#### [WHAT IS BEING ASKED]
Please copy the listing exactly, from the line with "How much distance is there between" to the line with "4.30 meters", both included.

[begin SUPPLIED RECORDS]

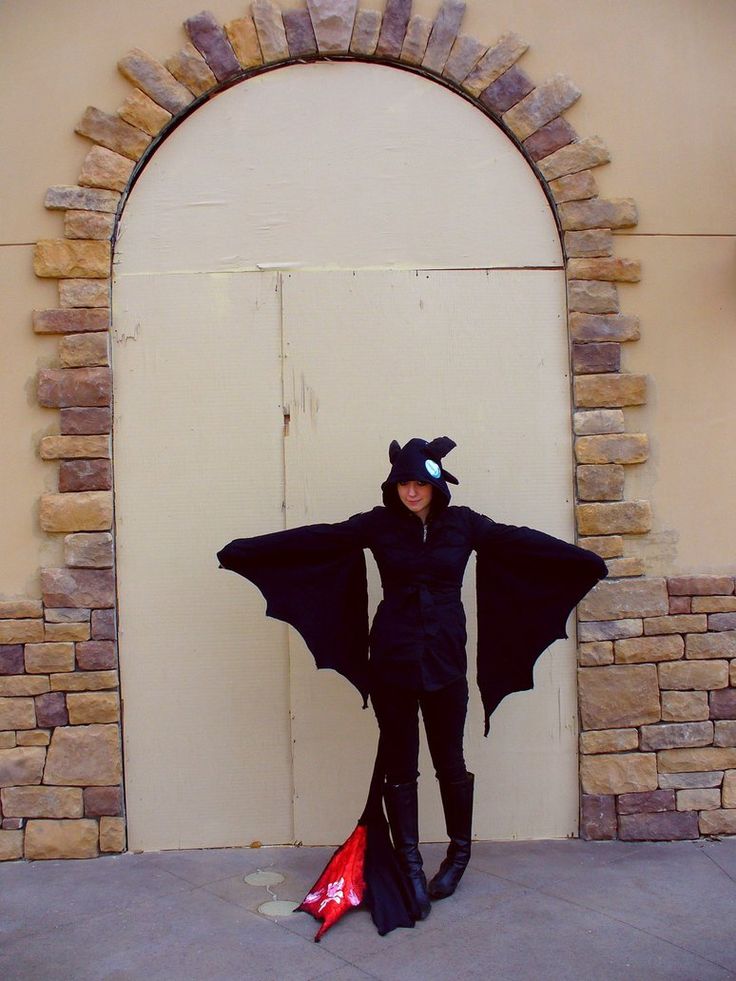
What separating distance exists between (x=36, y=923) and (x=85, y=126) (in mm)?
3227

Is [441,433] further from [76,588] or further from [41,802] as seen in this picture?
[41,802]

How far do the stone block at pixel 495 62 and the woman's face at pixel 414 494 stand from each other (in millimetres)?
1890

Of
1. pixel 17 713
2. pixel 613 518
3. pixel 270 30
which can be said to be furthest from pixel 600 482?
pixel 17 713

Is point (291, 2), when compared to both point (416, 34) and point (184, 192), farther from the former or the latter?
point (184, 192)

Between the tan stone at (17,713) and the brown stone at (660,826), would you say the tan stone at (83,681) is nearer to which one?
the tan stone at (17,713)

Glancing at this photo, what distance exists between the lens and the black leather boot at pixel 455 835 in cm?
377

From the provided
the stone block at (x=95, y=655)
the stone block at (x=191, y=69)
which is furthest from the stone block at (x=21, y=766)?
the stone block at (x=191, y=69)

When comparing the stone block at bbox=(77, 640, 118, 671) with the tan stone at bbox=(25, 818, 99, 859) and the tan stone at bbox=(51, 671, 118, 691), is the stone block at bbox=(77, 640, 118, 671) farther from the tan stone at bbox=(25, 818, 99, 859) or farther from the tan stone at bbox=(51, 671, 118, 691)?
the tan stone at bbox=(25, 818, 99, 859)

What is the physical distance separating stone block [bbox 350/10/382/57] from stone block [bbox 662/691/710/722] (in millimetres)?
3122

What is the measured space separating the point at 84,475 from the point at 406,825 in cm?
198

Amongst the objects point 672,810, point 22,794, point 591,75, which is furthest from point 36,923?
point 591,75

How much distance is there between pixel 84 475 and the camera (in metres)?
4.25

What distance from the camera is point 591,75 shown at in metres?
4.39

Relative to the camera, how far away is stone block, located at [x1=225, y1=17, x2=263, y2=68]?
4.30 meters
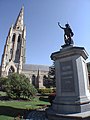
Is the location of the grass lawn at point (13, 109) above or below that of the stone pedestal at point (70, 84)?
below

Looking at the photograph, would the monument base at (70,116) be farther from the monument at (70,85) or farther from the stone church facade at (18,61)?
the stone church facade at (18,61)

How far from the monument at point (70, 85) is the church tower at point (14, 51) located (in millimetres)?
55739

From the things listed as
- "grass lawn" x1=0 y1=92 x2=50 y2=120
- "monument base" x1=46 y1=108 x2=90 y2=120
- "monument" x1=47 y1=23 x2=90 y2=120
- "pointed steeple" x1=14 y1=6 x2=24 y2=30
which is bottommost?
"grass lawn" x1=0 y1=92 x2=50 y2=120

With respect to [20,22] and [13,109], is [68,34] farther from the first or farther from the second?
[20,22]

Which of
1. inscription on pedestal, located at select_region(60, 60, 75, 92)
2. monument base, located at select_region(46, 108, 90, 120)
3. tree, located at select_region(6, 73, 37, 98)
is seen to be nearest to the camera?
monument base, located at select_region(46, 108, 90, 120)

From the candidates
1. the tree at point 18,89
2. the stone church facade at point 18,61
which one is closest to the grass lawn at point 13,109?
the tree at point 18,89

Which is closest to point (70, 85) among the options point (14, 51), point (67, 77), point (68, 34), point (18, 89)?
point (67, 77)

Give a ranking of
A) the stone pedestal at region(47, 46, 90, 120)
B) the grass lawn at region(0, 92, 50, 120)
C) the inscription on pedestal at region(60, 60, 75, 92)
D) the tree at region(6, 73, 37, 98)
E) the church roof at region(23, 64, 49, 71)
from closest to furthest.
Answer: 1. the stone pedestal at region(47, 46, 90, 120)
2. the inscription on pedestal at region(60, 60, 75, 92)
3. the grass lawn at region(0, 92, 50, 120)
4. the tree at region(6, 73, 37, 98)
5. the church roof at region(23, 64, 49, 71)

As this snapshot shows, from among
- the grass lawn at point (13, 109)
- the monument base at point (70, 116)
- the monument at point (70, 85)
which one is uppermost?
the monument at point (70, 85)

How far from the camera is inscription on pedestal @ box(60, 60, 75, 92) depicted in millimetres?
8014

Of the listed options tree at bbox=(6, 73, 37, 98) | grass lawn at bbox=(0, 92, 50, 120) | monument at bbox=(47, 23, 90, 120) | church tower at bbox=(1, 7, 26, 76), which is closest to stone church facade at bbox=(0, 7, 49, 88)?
church tower at bbox=(1, 7, 26, 76)

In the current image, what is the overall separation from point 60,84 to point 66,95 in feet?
2.70

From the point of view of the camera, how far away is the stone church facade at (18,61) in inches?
2539

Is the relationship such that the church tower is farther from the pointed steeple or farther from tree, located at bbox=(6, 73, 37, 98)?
tree, located at bbox=(6, 73, 37, 98)
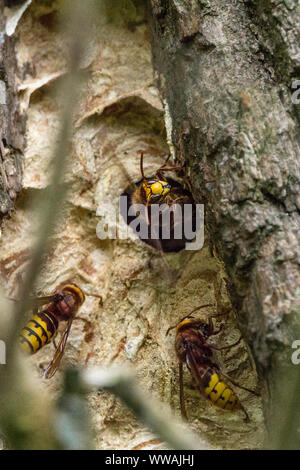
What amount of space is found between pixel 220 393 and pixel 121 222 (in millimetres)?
901

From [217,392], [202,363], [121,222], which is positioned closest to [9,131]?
[121,222]

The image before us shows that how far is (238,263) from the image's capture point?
1.82 metres

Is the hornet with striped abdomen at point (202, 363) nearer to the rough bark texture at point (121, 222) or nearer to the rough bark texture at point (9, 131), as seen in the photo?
the rough bark texture at point (121, 222)

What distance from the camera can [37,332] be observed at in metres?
2.13

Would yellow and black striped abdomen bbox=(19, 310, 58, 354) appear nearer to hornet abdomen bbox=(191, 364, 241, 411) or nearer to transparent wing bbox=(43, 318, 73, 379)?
transparent wing bbox=(43, 318, 73, 379)

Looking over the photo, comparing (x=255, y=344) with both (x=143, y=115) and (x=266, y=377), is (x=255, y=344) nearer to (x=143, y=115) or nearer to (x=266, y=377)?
(x=266, y=377)

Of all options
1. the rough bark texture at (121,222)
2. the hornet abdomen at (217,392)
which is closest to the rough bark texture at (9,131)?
the rough bark texture at (121,222)

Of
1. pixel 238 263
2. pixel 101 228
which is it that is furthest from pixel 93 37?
pixel 238 263

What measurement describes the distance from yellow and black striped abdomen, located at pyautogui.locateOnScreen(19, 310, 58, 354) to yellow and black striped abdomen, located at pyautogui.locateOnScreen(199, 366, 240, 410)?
0.70 meters

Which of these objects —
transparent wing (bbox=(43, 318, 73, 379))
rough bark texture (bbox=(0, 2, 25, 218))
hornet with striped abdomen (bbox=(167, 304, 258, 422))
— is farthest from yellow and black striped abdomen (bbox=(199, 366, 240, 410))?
rough bark texture (bbox=(0, 2, 25, 218))

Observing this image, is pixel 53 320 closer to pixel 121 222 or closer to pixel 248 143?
pixel 121 222

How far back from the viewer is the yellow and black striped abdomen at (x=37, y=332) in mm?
2105

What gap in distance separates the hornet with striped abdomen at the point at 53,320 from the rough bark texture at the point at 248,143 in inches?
27.6

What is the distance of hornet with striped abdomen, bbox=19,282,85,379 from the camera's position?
2.11 meters
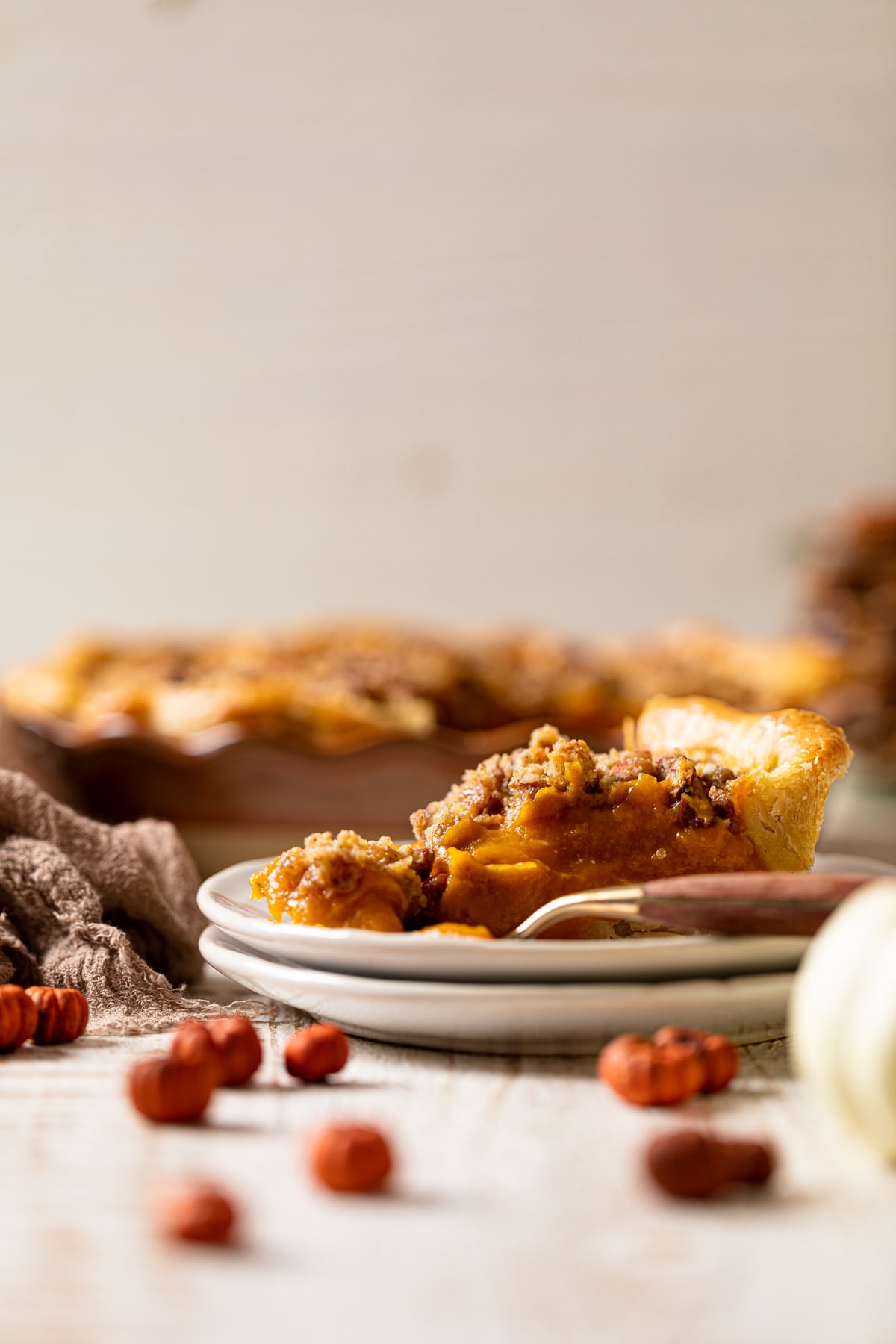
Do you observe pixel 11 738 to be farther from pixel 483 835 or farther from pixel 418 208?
pixel 418 208

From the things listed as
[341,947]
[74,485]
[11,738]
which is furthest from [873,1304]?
[74,485]

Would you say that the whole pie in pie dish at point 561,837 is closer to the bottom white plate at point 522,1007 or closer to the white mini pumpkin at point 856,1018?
the bottom white plate at point 522,1007

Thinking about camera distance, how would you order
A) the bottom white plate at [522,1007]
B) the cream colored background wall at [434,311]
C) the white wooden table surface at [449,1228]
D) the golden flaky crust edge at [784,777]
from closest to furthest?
the white wooden table surface at [449,1228] → the bottom white plate at [522,1007] → the golden flaky crust edge at [784,777] → the cream colored background wall at [434,311]

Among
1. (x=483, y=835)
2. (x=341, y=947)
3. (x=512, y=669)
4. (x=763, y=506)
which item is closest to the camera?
(x=341, y=947)

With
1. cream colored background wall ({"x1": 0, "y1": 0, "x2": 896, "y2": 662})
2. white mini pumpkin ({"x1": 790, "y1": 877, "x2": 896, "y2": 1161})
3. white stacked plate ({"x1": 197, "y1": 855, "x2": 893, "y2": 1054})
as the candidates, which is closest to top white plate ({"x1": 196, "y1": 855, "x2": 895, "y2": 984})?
white stacked plate ({"x1": 197, "y1": 855, "x2": 893, "y2": 1054})

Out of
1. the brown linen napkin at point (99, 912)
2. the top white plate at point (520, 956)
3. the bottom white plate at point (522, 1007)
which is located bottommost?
Answer: the brown linen napkin at point (99, 912)

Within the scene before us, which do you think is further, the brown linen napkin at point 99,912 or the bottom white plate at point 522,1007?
the brown linen napkin at point 99,912

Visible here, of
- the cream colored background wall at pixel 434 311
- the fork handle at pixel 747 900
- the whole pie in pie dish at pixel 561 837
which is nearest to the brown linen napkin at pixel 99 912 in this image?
the whole pie in pie dish at pixel 561 837
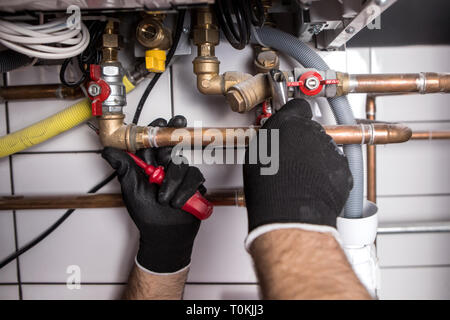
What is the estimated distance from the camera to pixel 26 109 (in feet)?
2.54

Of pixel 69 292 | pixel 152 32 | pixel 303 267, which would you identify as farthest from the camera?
pixel 69 292

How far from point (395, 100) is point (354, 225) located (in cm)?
35

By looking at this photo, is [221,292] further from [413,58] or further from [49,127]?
[413,58]

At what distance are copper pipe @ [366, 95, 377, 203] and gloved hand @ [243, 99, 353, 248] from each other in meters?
0.30

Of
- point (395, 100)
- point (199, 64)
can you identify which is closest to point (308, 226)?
point (199, 64)

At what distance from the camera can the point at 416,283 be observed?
80 cm

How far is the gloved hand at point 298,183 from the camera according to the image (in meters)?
0.43

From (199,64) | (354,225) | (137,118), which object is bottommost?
(354,225)

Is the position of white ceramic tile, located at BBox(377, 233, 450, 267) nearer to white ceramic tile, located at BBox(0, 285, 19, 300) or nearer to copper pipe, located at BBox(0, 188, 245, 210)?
copper pipe, located at BBox(0, 188, 245, 210)

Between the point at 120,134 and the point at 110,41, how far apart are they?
0.19 meters

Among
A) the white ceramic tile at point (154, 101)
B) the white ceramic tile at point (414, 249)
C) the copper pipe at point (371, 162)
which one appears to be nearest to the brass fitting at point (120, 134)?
the white ceramic tile at point (154, 101)

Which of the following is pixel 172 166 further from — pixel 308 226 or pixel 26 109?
pixel 26 109

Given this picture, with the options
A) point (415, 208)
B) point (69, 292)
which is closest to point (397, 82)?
point (415, 208)

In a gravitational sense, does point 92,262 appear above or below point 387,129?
below
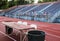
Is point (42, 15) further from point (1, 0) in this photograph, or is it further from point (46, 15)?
point (1, 0)

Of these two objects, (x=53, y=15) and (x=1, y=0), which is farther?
(x=1, y=0)

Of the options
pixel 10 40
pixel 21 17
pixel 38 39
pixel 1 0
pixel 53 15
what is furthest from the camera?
pixel 1 0

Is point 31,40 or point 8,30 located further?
point 8,30

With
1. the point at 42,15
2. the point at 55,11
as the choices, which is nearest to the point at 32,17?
the point at 42,15

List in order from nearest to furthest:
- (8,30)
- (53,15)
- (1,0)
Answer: (8,30), (53,15), (1,0)

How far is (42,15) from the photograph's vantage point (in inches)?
645

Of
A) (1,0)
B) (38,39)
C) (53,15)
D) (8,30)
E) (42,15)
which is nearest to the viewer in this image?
(38,39)

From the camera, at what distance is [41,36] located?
16.3 feet

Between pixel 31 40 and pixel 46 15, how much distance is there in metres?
11.0

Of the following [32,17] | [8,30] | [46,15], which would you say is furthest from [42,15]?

[end SUPPLIED RECORDS]

#### [RESPONSE TO THIS EXERCISE]
How much distance is there between pixel 84 475 and the camera (in metres)?
4.25

What distance from the camera is point 591,75 shown at in metres?
4.39

Relative to the camera, how far away is stone block, located at [x1=225, y1=17, x2=263, y2=68]?
4.30 meters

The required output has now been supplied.